One of the major decisions every business has to make is whether to lease or buy office space. With co-working growing in popularity, leasing is becoming an increasingly popular option.

The average lease for big corporates is two to three years, and 12 months for smaller companies. A major benefit of co-working spaces is that their model is flexible on lease length, allowing clients to expand their office space as their business grows and changes.

This helps businesses do away with workspace management and instead enjoy cost savings, networking opportunities and flexibility to scale up or down their workspace as required.

All of these opportunities provide benefits to a business that simply would not be available if they were to purchase their office space. Co-working is a sustainable and innovative alternative, with a big appetite for it in the current property climate.

The growth of the co-working sector

Co-working only makes up about three to four per cent of total commercial real estate, but this number is growing. Landlords are serious about co-working ­– they’re looking for disciplined companies that understand the co-working business model and are focused on delivering outstanding results.

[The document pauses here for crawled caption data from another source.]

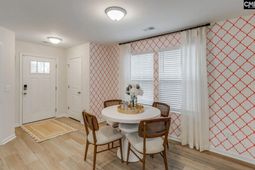 104 Monterey Drive  photo 4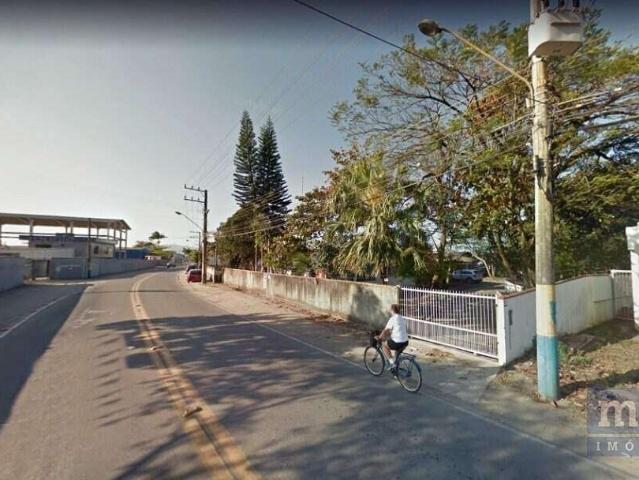 Terreno venda em Região Geográfica Imediata de Itajaí, Navegantes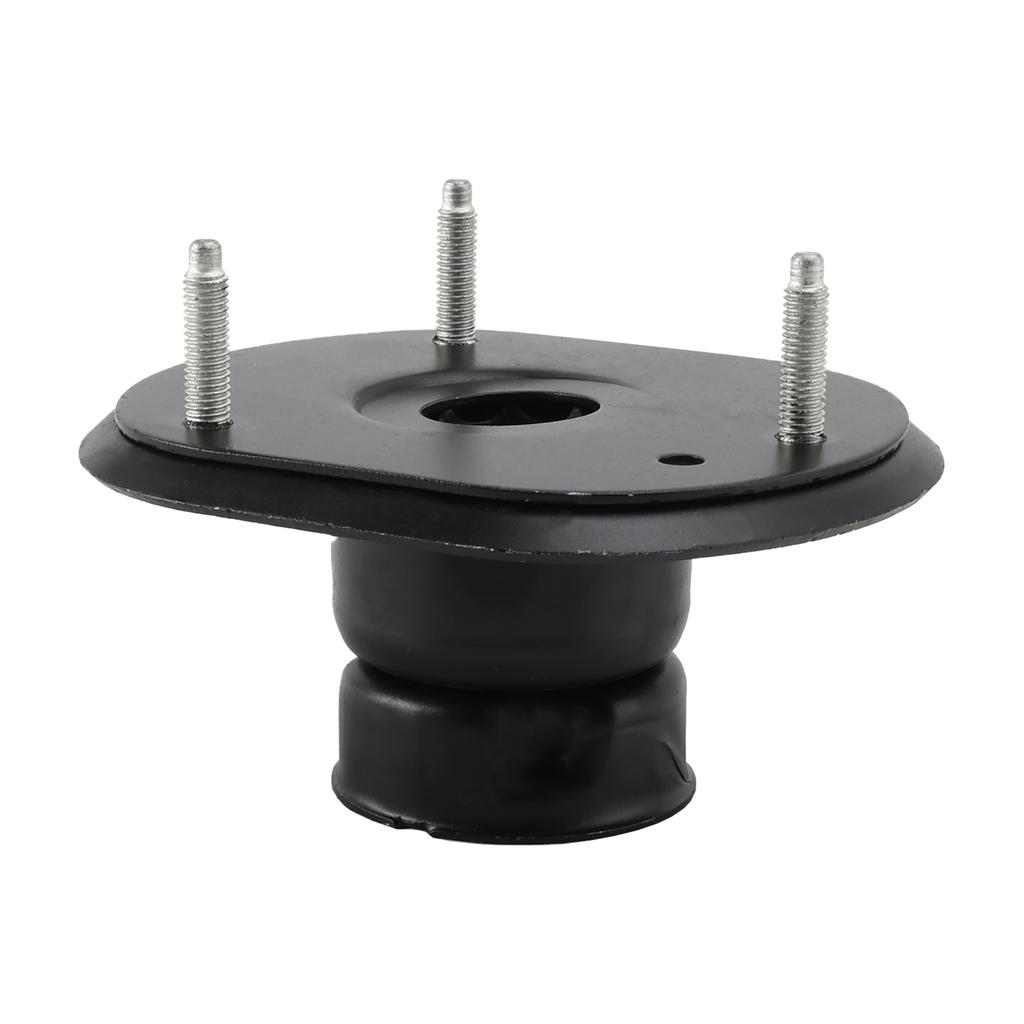 2× Stötdämparfäste Fram Övre för Jeep Grand Cherokee för Dodge 68029520AE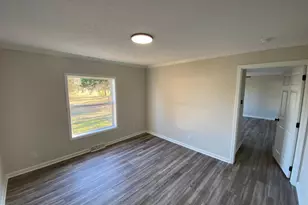 10504 Benchmark Rd, Fredericksburg, VA 22408 - Photo 11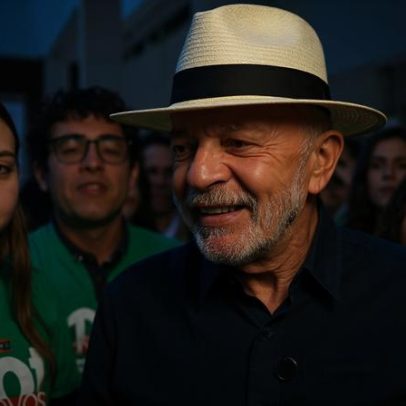 Lula acusa Rubio de anti-América Latina e de não gostar do Brasil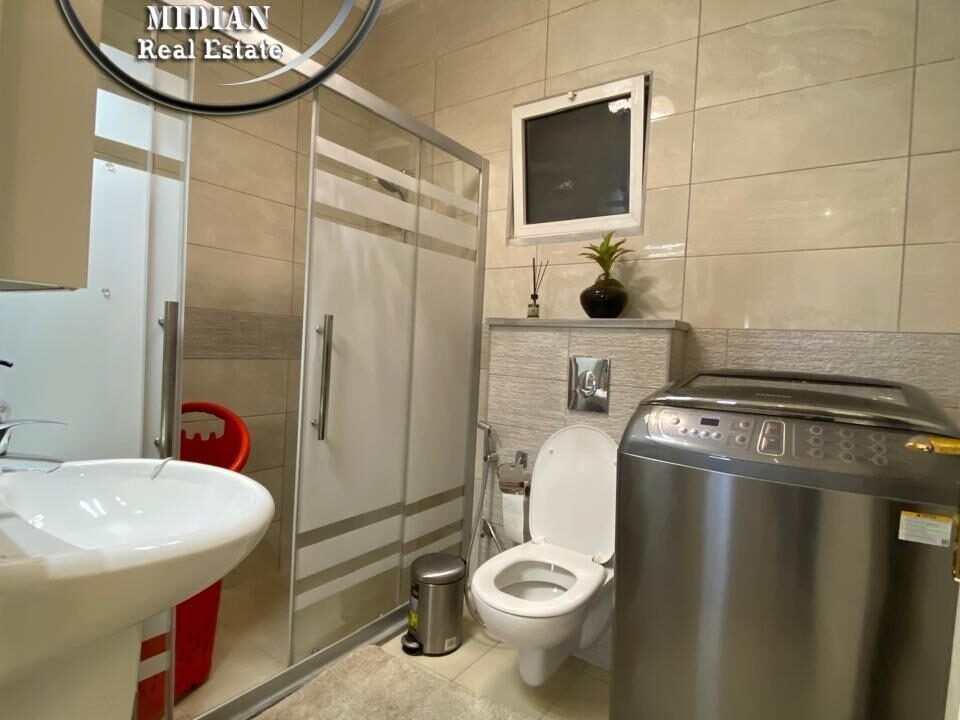 IMG-20240610-WA0079 (نسخ)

Every new major development has an element of co-working, and landlords typically set aside around 30 per cent of their building for co-working as they understand that it’s a sustainable type of tenancy.

The co-working business model is asset-light, allowing flexibility and scalability. Having a large-footprint model – with a “magic number” of about 7500 square metres – lends the ability to create private facilities for individual clients.

By building a large and dense community network, businesses can fully harness the benefits of co-working, including networking opportunities, cross-pollination of innovation and ideas between large corporates and start-ups, shared office resources and more.

The current office market

There is demand in Sydney and Melbourne for flexible workspace solutions due to tight vacancy and high rents around the CBDs.

Companies now require co-working services to meet short-term surges in office demand without signing longer leases. At the same time, tenant’s demand in the Melbourne and Sydney CBD continues to gain traction on the back of solid employment growth.

It is clearly a landlord market, where tenants find it difficult to find spaces which meet their requirements and at the conditions which allow them enough flexibility to grow or scale back when needed.

The few landlords who have offered flexible space have done so mostly as an option to their existing tenants, for example for additional meeting space or cafes, but have not fundamentally changed their model of ‘long leases’, ‘no fit-out’, ‘no service’ tenancy agreements.

But when you find the right space, the market needs an established operator with a high level of workspace management expertise, technology capability and hospitality excellence.

The scale of global co-working operators such as JustCo Australia is a critical differentiating factor when comparing what’s currently available in the Australian market. Whilst the typical serviced office centre in Sydney averages around 900 sqm, JustCo’s first Sydney centre is over 3,700 sqm. These larger sizes allow co-working providers the ability to offer a wide range of options to members, from smaller hotdesks to an entire floor designed for enterprise clients.

Anna Maras, Director of Property at specialist consultancy TM Insight says, “Businesses are being forced to think short-term as the number of future variables increase. Often, CEOs are finding it challenging to forecast out five years, and with real estate being a divertive of business performance, flexibility is essential, especially with contract-driven organisations.  This is where co-working is providing a valuable platform for organisations to review their workplace strategy, allowing for any change to workplace footprint to be accounted for in co-working or flexible spaces.”